Revolutionary movements played an important but often overlooked role in India’s anti-colonial struggle. Unlike earlier phases of militant nationalism in Bengal, activists like Pritilata Waddedar, Kalpana Datta and Suhasini Ganguly took part in a coordinated insurgency that combined organisational capacity with symbolic defiance through the declaration of a provisional government.
These campaigns challenged the myth of the colonial state’s invincibility and contributed to an unstable atmosphere that prompted new administrative responses. The most prominent of these was the Government of India Act of 1935, which expanded limited self-governance for Indians. Militant movements also shaped the wider struggle by radicalising political thought. Their legacy is visible in later developments such as the Indian National Army under Subhas Chandra Bose and the Royal Indian Navy mutiny of 1946, which drew on similar traditions of militant resistance. Together, they suggest that revolutionary movements did not operate in isolation, but helped make imperial rule increasingly untenable.
The Indian government has recently begun to acknowledge the participation of women in the independence struggle.

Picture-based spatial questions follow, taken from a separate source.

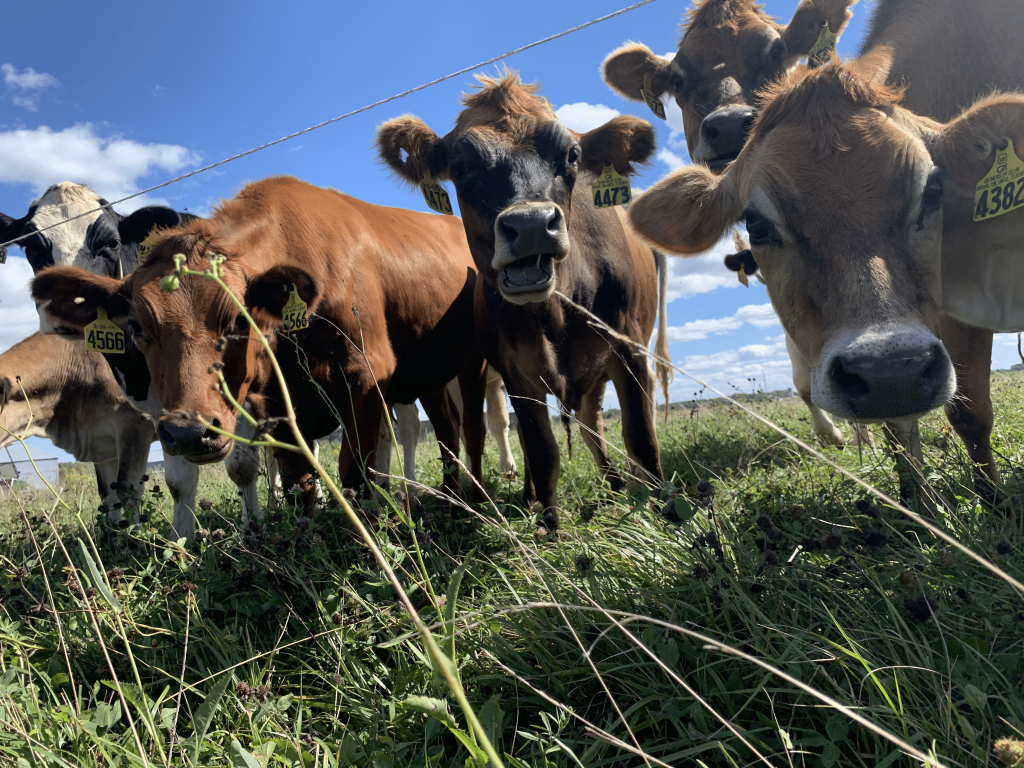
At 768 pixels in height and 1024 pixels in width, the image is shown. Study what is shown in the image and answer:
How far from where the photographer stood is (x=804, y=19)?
5.26m

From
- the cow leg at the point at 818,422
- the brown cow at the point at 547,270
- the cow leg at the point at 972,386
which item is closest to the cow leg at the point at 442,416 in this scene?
the brown cow at the point at 547,270

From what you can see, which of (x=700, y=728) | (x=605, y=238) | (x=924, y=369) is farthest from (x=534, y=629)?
(x=605, y=238)

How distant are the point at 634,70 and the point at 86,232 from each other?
5.29 meters

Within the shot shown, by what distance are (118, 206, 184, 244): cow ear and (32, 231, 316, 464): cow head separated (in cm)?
225

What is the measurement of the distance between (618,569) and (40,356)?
260 inches

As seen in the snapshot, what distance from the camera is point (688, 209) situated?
3318mm

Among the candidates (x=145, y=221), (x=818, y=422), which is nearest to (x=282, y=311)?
(x=145, y=221)

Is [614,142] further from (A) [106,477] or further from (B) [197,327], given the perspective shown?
(A) [106,477]

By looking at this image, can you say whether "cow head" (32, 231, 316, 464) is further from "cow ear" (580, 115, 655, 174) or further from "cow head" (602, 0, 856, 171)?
"cow head" (602, 0, 856, 171)

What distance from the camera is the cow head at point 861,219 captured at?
218 centimetres

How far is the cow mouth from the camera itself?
11.7 ft

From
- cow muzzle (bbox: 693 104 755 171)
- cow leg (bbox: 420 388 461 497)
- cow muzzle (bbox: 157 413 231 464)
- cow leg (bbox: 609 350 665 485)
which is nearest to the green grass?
cow muzzle (bbox: 157 413 231 464)

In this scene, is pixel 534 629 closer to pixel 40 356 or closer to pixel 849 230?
pixel 849 230

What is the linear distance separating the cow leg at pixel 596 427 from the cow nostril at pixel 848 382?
6.84ft
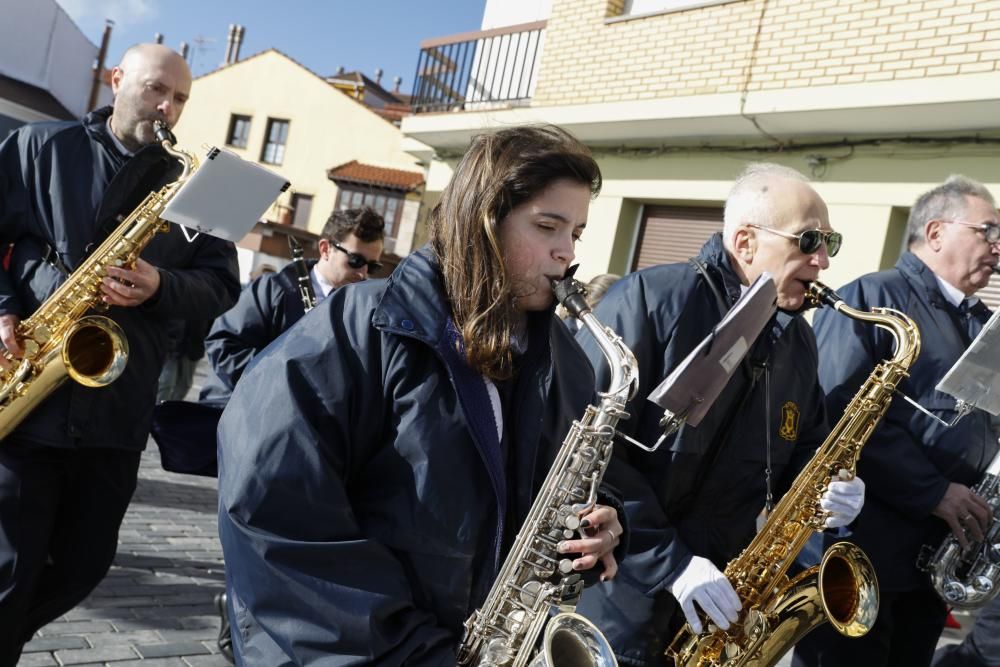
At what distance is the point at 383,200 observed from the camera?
30.4 metres

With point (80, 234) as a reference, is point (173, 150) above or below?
above

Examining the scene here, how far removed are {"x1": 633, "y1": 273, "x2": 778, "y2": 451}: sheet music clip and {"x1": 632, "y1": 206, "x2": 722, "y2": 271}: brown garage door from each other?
21.4 feet

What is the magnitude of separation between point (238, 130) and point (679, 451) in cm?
3648

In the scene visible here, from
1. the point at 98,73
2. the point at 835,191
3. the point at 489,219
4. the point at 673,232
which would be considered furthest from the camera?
the point at 98,73

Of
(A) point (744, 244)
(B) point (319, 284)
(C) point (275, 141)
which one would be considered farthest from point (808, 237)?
(C) point (275, 141)

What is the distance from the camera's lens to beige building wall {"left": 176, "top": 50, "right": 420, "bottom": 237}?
108 ft

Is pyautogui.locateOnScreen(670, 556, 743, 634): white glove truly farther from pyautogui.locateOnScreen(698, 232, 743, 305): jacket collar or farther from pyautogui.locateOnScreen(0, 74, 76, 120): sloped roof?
pyautogui.locateOnScreen(0, 74, 76, 120): sloped roof

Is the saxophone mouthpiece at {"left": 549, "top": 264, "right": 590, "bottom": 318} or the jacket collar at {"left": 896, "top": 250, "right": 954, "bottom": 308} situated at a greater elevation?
the jacket collar at {"left": 896, "top": 250, "right": 954, "bottom": 308}

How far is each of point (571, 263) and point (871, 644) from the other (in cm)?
240

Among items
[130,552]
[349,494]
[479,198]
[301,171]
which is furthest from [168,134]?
[301,171]

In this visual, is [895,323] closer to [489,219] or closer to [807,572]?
[807,572]

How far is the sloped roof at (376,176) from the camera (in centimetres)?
2959

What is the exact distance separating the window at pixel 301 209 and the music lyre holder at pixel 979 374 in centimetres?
3207

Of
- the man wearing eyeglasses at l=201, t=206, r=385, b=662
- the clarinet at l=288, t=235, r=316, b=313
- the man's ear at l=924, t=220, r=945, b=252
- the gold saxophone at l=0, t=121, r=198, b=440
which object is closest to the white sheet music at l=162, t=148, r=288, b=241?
the gold saxophone at l=0, t=121, r=198, b=440
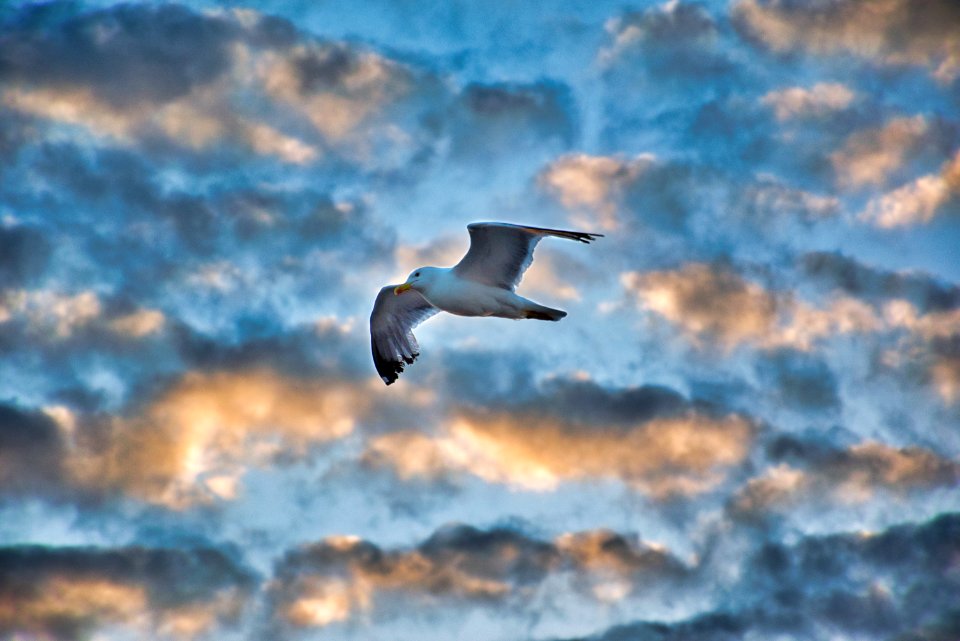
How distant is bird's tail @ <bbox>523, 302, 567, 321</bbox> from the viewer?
67.6ft

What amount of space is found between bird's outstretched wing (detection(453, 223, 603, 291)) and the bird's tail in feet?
2.61

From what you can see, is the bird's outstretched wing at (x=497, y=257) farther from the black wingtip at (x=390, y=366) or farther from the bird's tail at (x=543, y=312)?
the black wingtip at (x=390, y=366)

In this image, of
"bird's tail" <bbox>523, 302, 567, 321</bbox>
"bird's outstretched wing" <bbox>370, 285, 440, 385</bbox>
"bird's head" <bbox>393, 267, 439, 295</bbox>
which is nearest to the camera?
"bird's tail" <bbox>523, 302, 567, 321</bbox>

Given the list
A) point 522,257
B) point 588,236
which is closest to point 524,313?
point 522,257

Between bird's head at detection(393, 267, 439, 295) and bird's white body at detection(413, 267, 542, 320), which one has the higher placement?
bird's head at detection(393, 267, 439, 295)

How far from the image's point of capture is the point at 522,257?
2147cm

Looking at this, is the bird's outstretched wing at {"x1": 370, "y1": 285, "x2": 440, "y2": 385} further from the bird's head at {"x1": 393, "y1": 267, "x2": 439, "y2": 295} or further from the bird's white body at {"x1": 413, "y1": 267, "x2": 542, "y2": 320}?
the bird's white body at {"x1": 413, "y1": 267, "x2": 542, "y2": 320}

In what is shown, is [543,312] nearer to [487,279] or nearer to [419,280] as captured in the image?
[487,279]

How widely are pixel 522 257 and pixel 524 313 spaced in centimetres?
112

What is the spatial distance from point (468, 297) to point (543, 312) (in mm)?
1466

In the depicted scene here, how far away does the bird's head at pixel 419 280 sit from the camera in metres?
21.9

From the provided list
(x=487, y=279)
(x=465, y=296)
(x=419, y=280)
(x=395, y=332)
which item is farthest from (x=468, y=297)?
(x=395, y=332)

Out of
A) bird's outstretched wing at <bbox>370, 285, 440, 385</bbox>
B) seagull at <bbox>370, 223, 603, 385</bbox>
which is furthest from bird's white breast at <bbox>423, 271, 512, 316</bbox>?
bird's outstretched wing at <bbox>370, 285, 440, 385</bbox>

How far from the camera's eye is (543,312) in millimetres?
20781
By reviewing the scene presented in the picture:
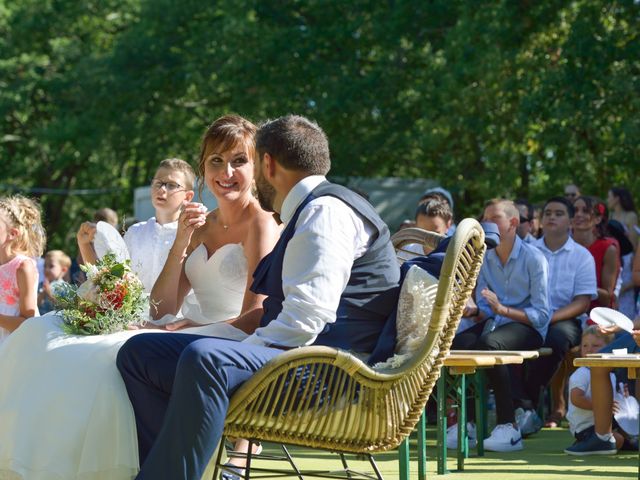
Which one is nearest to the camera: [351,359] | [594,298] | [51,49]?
[351,359]

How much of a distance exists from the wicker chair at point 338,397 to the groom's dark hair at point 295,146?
24.1 inches

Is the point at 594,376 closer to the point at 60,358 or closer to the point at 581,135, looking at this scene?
the point at 60,358

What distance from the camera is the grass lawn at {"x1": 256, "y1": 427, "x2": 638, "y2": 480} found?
5906mm

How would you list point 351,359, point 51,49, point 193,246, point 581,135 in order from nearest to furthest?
point 351,359
point 193,246
point 581,135
point 51,49

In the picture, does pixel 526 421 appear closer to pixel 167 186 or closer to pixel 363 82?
pixel 167 186

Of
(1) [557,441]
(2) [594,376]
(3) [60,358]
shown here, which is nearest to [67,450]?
(3) [60,358]

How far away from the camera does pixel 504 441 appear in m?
7.21

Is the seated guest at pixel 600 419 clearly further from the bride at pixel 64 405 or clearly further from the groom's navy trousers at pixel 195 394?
the groom's navy trousers at pixel 195 394

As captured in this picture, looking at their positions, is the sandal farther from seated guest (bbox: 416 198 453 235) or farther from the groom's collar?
the groom's collar

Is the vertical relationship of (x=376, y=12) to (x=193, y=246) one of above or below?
above

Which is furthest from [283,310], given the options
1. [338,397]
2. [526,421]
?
[526,421]

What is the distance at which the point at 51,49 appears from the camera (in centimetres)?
2902

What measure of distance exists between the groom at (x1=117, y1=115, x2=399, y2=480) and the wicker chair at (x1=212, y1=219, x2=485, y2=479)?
0.34ft

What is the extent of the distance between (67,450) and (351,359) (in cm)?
112
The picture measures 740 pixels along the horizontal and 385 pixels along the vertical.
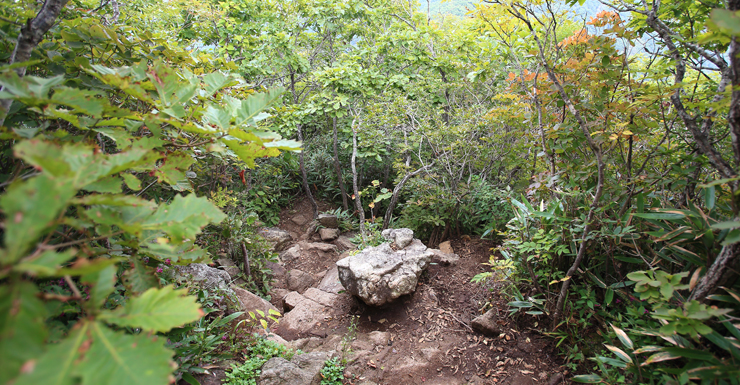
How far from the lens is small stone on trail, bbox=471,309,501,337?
2828mm

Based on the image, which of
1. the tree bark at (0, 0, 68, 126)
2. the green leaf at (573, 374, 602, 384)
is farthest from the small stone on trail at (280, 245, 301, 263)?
the tree bark at (0, 0, 68, 126)

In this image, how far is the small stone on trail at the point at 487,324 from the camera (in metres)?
2.83

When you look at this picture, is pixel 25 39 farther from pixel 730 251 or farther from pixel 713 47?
pixel 713 47

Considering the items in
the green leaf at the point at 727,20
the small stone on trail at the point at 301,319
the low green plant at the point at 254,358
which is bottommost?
the small stone on trail at the point at 301,319

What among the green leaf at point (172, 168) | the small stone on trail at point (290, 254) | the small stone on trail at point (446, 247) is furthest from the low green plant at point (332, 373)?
the small stone on trail at point (290, 254)

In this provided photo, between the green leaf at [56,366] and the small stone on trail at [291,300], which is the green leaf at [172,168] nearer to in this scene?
the green leaf at [56,366]

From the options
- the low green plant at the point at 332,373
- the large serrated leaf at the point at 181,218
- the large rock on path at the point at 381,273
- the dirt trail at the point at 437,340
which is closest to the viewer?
the large serrated leaf at the point at 181,218

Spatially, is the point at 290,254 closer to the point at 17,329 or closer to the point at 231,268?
the point at 231,268

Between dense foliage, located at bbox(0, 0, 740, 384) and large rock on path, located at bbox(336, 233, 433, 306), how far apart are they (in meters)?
0.88

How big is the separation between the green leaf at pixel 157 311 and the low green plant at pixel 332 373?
1.93 meters

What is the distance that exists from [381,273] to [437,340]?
854 millimetres

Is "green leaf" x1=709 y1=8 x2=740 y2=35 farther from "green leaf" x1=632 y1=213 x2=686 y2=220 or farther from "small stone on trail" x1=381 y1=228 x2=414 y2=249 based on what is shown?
"small stone on trail" x1=381 y1=228 x2=414 y2=249

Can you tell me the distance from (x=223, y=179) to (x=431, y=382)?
3.22m

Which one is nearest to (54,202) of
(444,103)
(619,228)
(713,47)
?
(619,228)
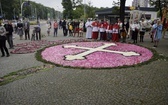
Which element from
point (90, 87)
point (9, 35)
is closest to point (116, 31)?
point (9, 35)

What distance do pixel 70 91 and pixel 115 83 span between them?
1693 millimetres

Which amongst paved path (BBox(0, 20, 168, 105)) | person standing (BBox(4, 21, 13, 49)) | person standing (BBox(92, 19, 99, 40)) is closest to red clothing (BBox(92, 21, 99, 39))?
person standing (BBox(92, 19, 99, 40))

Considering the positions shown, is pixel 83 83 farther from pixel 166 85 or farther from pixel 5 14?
pixel 5 14

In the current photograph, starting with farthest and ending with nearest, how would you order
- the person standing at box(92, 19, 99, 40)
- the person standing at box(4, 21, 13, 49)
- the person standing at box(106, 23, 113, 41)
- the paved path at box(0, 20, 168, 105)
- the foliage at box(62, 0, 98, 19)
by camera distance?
1. the foliage at box(62, 0, 98, 19)
2. the person standing at box(92, 19, 99, 40)
3. the person standing at box(106, 23, 113, 41)
4. the person standing at box(4, 21, 13, 49)
5. the paved path at box(0, 20, 168, 105)

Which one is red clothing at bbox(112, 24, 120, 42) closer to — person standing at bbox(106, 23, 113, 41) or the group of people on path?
the group of people on path

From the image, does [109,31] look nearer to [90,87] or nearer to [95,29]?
[95,29]

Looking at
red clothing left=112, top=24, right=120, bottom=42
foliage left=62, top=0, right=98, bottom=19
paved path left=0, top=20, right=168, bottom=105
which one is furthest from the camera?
foliage left=62, top=0, right=98, bottom=19

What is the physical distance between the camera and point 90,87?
6551mm

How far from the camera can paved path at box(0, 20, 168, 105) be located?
5578mm

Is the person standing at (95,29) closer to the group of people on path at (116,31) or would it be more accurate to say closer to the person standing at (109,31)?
the group of people on path at (116,31)

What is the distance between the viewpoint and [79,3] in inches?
2744

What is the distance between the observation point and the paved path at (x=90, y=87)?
5.58 metres

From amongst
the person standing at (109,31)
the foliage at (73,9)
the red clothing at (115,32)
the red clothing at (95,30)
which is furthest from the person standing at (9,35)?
the foliage at (73,9)

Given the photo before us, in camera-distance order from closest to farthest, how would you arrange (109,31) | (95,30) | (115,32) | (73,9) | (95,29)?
(115,32)
(109,31)
(95,29)
(95,30)
(73,9)
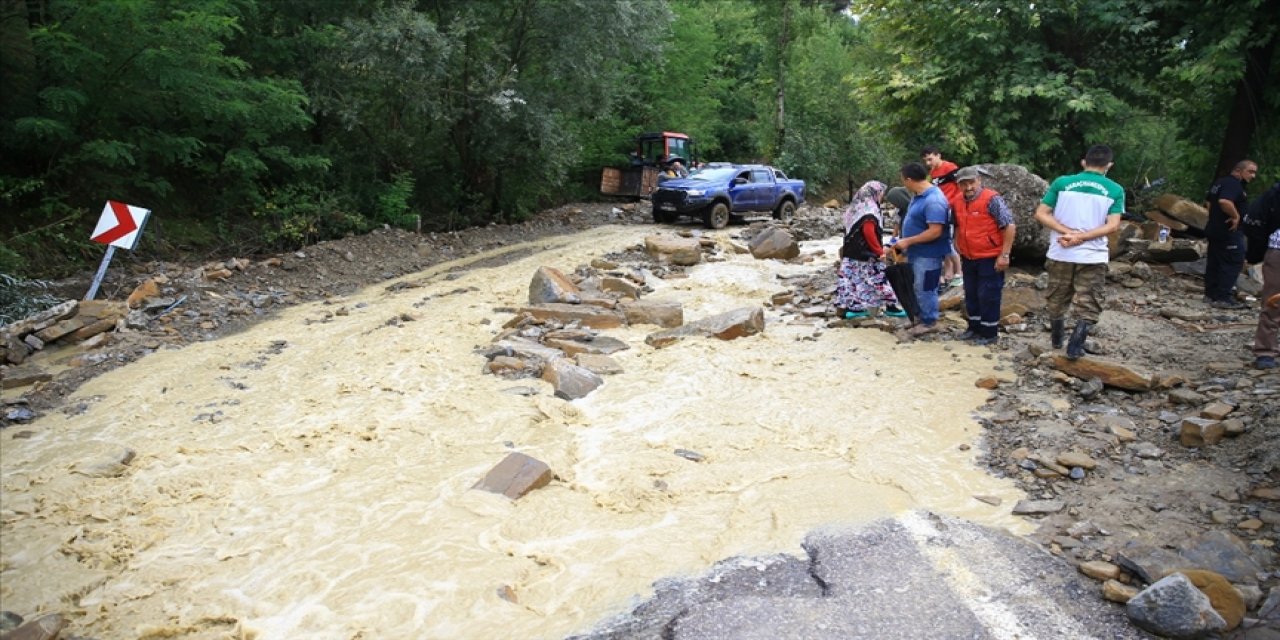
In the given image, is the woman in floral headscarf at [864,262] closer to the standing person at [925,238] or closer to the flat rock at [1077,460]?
the standing person at [925,238]

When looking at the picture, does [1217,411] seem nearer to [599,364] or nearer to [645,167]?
[599,364]

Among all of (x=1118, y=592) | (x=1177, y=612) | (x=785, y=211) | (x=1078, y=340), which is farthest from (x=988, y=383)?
(x=785, y=211)

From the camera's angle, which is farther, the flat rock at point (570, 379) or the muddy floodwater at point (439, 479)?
the flat rock at point (570, 379)

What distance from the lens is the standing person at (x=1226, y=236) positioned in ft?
26.8

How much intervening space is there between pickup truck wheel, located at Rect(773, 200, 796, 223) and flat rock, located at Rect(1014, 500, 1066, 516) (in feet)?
52.9

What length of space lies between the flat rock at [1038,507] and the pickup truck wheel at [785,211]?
16116 millimetres

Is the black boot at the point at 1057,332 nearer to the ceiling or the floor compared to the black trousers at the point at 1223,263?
nearer to the floor

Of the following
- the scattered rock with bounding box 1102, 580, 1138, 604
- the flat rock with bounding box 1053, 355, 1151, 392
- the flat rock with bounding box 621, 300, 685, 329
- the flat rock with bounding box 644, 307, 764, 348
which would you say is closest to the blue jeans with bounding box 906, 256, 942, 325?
the flat rock with bounding box 1053, 355, 1151, 392

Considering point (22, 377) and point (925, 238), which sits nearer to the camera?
point (925, 238)

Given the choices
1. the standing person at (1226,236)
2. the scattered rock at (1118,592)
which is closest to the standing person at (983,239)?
the standing person at (1226,236)

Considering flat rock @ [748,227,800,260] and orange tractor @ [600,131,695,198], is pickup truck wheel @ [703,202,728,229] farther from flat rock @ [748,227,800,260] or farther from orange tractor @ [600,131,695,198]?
orange tractor @ [600,131,695,198]

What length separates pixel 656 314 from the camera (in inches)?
371

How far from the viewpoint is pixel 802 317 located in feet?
30.3

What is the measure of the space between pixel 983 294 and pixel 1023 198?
3172 millimetres
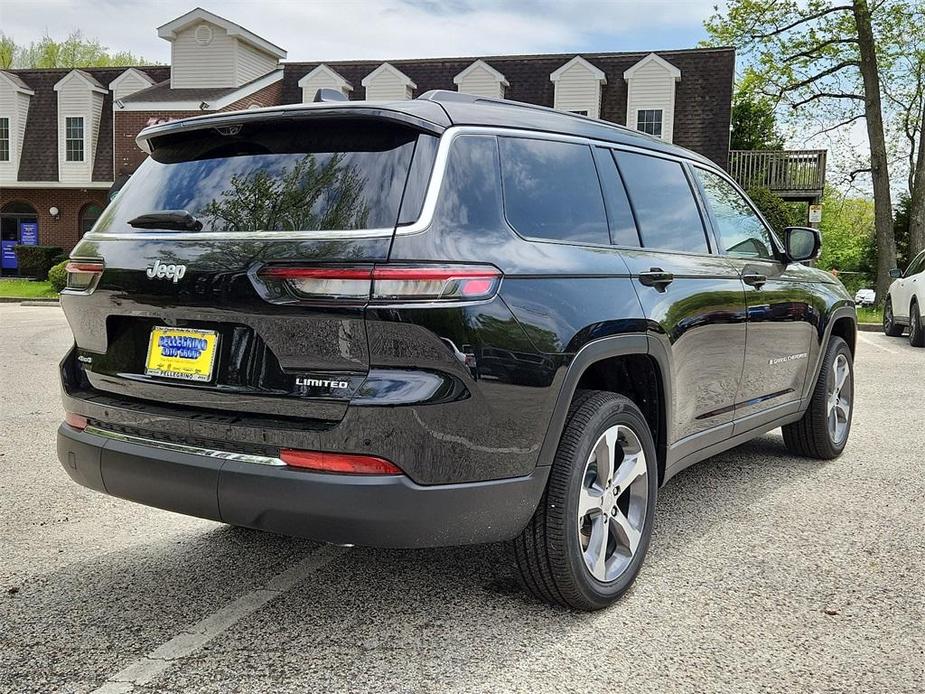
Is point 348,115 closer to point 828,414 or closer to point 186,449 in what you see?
point 186,449

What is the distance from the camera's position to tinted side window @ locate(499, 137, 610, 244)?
328 centimetres

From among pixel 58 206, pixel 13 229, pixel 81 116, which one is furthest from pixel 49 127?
pixel 13 229

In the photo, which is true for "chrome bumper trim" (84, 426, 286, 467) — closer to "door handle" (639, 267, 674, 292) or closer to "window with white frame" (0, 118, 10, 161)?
"door handle" (639, 267, 674, 292)

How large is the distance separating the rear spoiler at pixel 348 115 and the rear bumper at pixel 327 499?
1.15 meters

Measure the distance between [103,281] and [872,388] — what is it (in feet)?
28.0

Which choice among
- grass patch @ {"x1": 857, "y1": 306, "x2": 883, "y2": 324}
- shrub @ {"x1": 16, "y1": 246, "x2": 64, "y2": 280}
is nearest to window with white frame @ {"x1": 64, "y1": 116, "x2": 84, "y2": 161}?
shrub @ {"x1": 16, "y1": 246, "x2": 64, "y2": 280}

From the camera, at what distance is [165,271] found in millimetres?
3098

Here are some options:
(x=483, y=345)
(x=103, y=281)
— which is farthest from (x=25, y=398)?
(x=483, y=345)

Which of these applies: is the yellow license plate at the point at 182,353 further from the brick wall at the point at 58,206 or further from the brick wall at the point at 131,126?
the brick wall at the point at 58,206

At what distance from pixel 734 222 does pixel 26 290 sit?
24.6 meters

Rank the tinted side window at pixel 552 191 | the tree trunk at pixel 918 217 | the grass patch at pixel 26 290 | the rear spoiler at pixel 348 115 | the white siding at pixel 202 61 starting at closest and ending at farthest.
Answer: the rear spoiler at pixel 348 115
the tinted side window at pixel 552 191
the grass patch at pixel 26 290
the tree trunk at pixel 918 217
the white siding at pixel 202 61

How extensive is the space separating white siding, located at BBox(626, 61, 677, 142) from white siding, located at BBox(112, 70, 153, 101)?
654 inches

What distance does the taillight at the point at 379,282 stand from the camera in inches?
109

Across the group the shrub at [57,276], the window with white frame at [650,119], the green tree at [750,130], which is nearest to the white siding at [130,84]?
the shrub at [57,276]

Early attempts, however, have been lacking. In 2022, the government’s official social media account mistakenly shared a photograph of Pritilata Waddedar in place of another freedom fighter, Kanaklata Barua. Such moments reveal how the institutional memory of a post-colonial nation continues to conflate, misrecognise, or overlook the contributions of female revolutionaries.
The Agnijug Archive seeks to address this by reconstructing history from below. Radical acts did not occur only in moments of armed rebellion but in the everyday decisions that brought women into the orbit of political struggle. These women revolutionaries repurposed the gendered structures that constrained them. By posing as female dependents – figures supposedly above suspicion – they facilitated clandestine revolutionary activities, turning Victorian ideals of domestic femininity into a camouflage for revolutionary action.
Recovering these stories challenges us to rethink not only the history of India’s independence but that of the feminist movement in the subcontinent. Women like Pritilata Waddedar, Kalpana Datta, and Suhasini Ganguly were not only participants in anti-colonial resistance but also agents of social transformation. In defying both imperial authority and entrenched gender norms of their times, they were revolutionary in more ways than one.